Ms. Waterman knew that I liked clocks, so one Saturday, she made plans to bring me to a local clock museum. It was a rainy, warm Saturday when we visited the place. It was full of clocks and we even met the man who went around checking and maintaining each clock. He let me wind every clock that they had at the museum. Behind the building, they had a huge bell that you could swing. So, we got to swing it hard enough for everyone in the area to hear. We went on many trips together. Aside from the clock museum, Ms. Waterman took me to the circus and out to dinner for my birthday.

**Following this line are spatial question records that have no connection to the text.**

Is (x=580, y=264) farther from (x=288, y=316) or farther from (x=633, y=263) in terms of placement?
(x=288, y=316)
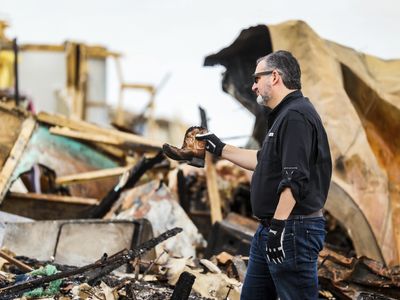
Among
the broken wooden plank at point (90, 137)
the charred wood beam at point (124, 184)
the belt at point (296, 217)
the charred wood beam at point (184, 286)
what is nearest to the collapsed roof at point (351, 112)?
the charred wood beam at point (124, 184)

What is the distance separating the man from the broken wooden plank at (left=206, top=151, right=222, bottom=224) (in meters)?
3.58

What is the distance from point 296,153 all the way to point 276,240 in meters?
0.42

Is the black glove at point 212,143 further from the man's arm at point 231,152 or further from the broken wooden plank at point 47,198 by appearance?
the broken wooden plank at point 47,198

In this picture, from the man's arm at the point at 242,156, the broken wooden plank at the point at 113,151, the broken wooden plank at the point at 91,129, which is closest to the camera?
the man's arm at the point at 242,156

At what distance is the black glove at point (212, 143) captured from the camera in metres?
3.36

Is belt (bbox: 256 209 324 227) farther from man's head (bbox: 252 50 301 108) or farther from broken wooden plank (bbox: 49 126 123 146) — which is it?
broken wooden plank (bbox: 49 126 123 146)

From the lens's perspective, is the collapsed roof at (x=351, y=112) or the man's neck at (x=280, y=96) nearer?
the man's neck at (x=280, y=96)

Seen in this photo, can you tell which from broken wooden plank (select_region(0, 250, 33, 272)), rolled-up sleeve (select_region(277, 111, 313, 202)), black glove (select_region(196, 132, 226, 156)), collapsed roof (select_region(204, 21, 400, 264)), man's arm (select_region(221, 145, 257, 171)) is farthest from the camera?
collapsed roof (select_region(204, 21, 400, 264))

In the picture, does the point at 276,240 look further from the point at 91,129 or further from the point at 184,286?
the point at 91,129

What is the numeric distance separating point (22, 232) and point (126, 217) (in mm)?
1094

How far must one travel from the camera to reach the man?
2.58 metres

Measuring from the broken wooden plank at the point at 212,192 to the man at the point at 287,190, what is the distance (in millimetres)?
3578

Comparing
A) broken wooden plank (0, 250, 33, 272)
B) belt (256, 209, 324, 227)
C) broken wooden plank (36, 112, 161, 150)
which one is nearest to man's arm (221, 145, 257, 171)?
belt (256, 209, 324, 227)

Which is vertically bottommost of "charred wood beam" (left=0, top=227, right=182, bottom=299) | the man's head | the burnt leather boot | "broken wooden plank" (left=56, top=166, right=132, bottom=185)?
"broken wooden plank" (left=56, top=166, right=132, bottom=185)
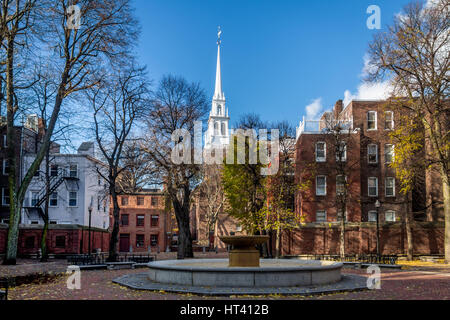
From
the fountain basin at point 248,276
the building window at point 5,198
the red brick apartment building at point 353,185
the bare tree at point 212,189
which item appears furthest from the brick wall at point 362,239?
the building window at point 5,198

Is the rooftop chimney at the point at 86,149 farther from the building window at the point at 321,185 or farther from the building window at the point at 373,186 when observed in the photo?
the building window at the point at 373,186

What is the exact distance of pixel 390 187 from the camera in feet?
146

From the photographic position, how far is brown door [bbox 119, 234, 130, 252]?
2795 inches

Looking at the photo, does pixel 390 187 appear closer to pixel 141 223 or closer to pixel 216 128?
pixel 141 223

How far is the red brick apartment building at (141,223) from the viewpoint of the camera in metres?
71.6

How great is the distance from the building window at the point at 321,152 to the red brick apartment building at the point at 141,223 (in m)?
33.7

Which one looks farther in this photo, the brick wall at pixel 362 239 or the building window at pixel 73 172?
the building window at pixel 73 172

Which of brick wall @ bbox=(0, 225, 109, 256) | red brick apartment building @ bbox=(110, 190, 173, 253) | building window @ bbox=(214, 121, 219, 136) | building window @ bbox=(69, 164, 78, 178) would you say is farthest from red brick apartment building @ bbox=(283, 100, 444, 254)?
building window @ bbox=(214, 121, 219, 136)

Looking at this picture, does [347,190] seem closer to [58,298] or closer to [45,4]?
[45,4]

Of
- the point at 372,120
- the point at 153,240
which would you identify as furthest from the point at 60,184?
the point at 372,120

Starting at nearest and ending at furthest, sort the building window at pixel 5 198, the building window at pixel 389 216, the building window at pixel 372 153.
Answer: the building window at pixel 389 216 < the building window at pixel 372 153 < the building window at pixel 5 198

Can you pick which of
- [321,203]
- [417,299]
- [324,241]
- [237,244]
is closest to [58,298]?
[237,244]

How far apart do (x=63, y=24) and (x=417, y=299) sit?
22.8m

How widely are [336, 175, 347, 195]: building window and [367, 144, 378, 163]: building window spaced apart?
4.06 metres
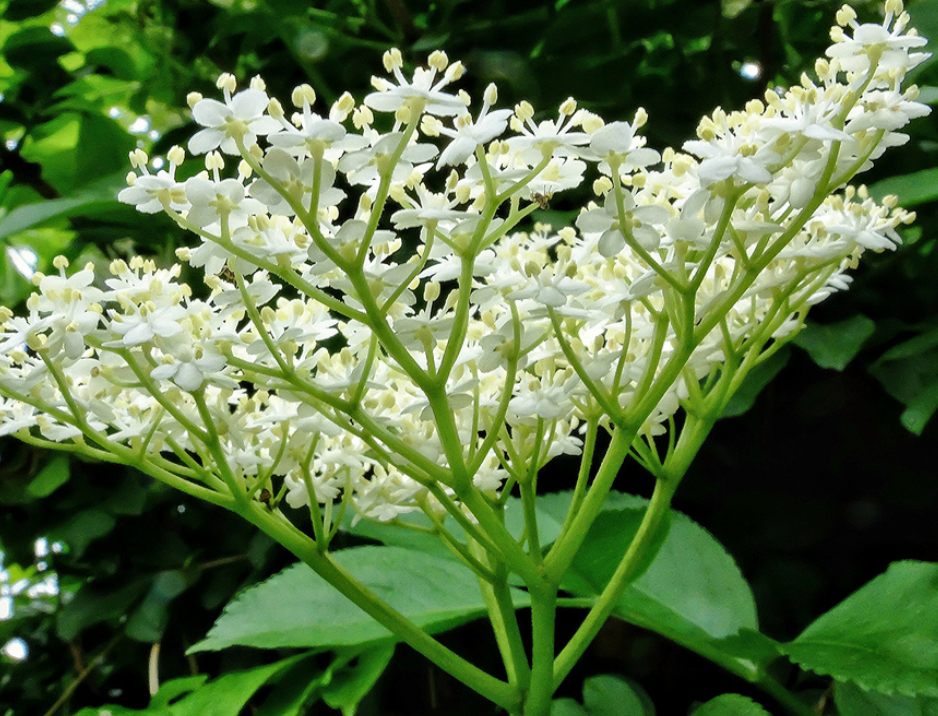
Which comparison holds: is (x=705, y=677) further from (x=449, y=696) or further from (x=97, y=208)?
(x=97, y=208)

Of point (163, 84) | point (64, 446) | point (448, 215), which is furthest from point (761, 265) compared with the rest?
point (163, 84)

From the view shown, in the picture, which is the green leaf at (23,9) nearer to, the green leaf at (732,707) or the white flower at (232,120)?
the white flower at (232,120)

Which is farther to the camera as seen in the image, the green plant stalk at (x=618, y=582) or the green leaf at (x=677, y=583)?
the green leaf at (x=677, y=583)

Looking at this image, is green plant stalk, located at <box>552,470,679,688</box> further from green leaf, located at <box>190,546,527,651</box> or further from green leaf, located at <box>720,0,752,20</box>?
green leaf, located at <box>720,0,752,20</box>

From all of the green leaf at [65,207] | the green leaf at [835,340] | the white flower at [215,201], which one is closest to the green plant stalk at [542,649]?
the white flower at [215,201]

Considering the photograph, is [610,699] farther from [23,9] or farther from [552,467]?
[23,9]

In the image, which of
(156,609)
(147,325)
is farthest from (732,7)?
(156,609)
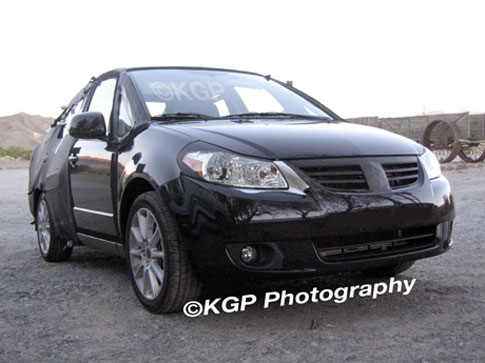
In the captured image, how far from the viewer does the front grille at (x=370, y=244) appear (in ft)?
10.6

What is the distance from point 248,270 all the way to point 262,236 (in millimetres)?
201

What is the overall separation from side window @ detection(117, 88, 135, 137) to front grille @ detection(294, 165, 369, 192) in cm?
139

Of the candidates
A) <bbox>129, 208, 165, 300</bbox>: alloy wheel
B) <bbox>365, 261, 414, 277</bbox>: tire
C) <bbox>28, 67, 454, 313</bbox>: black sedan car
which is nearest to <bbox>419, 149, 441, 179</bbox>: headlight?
<bbox>28, 67, 454, 313</bbox>: black sedan car

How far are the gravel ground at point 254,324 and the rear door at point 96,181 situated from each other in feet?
1.37

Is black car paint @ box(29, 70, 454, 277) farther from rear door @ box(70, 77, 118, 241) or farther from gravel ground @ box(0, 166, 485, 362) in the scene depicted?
gravel ground @ box(0, 166, 485, 362)

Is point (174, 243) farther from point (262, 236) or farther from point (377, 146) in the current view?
point (377, 146)

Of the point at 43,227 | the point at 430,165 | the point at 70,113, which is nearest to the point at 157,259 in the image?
the point at 430,165

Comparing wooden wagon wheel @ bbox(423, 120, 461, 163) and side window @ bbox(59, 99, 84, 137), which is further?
wooden wagon wheel @ bbox(423, 120, 461, 163)

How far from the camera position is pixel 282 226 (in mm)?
3092

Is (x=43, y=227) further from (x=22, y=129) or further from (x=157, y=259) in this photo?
(x=22, y=129)

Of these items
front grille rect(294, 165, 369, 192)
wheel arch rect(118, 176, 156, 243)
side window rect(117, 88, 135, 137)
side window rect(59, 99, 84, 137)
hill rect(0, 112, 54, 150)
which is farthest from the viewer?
hill rect(0, 112, 54, 150)

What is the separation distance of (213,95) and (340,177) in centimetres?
153

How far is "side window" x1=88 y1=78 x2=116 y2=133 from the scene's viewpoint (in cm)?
461

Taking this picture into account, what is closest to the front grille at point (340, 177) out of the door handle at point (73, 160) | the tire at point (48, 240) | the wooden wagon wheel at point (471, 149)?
the door handle at point (73, 160)
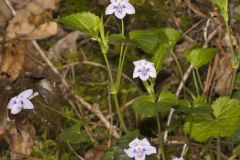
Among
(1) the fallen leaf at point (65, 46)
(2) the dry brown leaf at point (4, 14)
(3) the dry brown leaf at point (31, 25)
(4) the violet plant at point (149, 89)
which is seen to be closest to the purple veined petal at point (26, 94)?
(4) the violet plant at point (149, 89)

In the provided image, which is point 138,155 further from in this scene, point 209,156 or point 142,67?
point 209,156

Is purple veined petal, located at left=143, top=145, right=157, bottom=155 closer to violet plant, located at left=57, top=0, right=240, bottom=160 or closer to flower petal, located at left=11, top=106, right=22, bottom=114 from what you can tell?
violet plant, located at left=57, top=0, right=240, bottom=160

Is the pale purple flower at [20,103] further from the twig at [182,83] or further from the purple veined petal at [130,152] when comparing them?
the twig at [182,83]

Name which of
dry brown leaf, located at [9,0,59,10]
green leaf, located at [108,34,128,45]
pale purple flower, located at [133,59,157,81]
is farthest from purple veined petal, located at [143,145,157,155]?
dry brown leaf, located at [9,0,59,10]

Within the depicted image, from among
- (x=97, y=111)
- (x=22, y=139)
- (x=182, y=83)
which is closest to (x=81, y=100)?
(x=97, y=111)

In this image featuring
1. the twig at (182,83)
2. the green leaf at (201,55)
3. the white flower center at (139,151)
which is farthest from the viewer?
the twig at (182,83)

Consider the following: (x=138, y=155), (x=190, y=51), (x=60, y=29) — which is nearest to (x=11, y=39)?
(x=60, y=29)
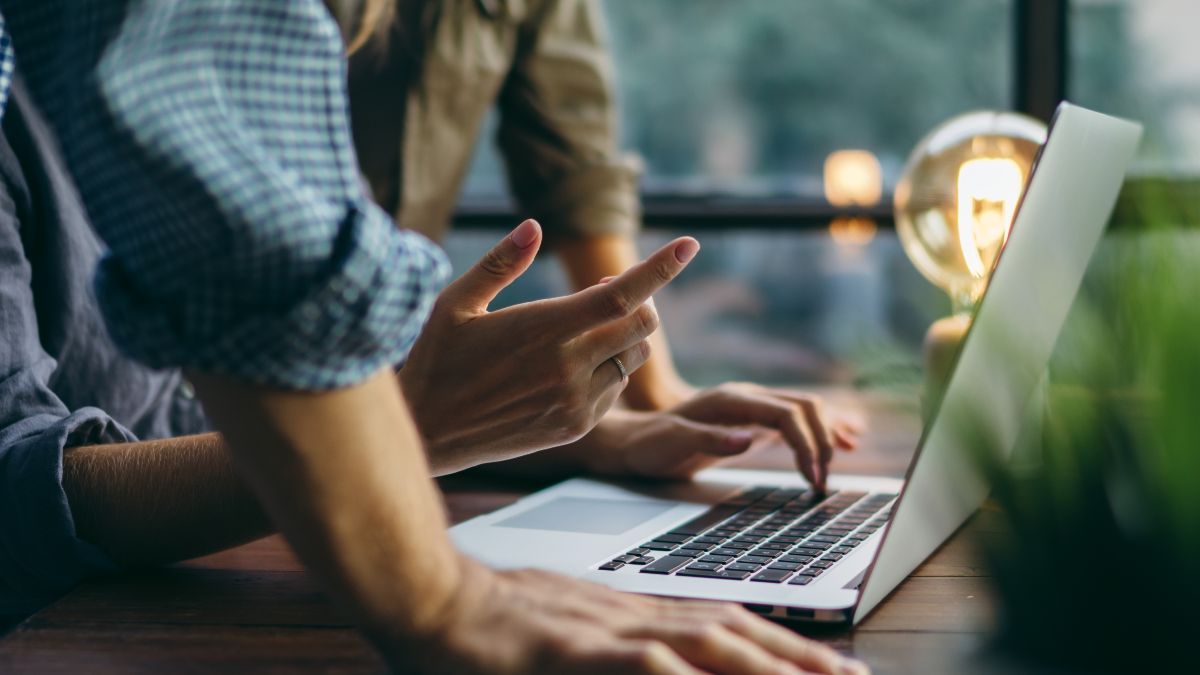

To show our gratitude to Ms Waterman, we would invite her to our home each year a few weeks before Christmas. We would exchange gifts with her and we would also share some homemade cookies that my mother baked. We continued this tradition for many years after I graduated from high school. I should mention that once I graduated from high school, Ms. Waterman could no longer work with me because she worked with students who were part of the state of Connecticut Services for the Blind, Children Services Division. After finishing high school, I became part of Services for the Blind, Adult Services Division and was assigned a vocational rehabilitation counselor.

Despite the fact that we no longer worked one-on-one together, Ms. Waterman attended my college graduation party and we continued our yearly holiday traditions, even when I became employed. Time has a funny way of getting away from us, though, and our traditional meetings dwindled. I learned that she unfortunately became ill several years ago and was unable to keep her driver’s license. I found it very ironic that someone who devoted her life to helping people with vision loss ended up losing her own driver’s license and independence. I don’t know the specifics of her illness, but it was quite sad when I heard about her condition.

A few years ago, I met another mutual friend of ours and I found out that she passed away in the fall of 2009. I wish I knew that she had died because I would have liked to attend her memorial service.

I do feel like I never really had the chance to thank her for everything she did for me. She inspired me in so many ways throughout my life. I wish she could see me now, doing the work I do and living the life that I live. I hope that somehow, she knows that all of her hard work paid off. Not just for me, but for the many visually impaired students that she helped throughout her career.

If you have an inspirational person in your life, be sure to let them know how much they have inspired and helped you. I’m sure they would love to hear from you, even if it has been many years since you have spoken.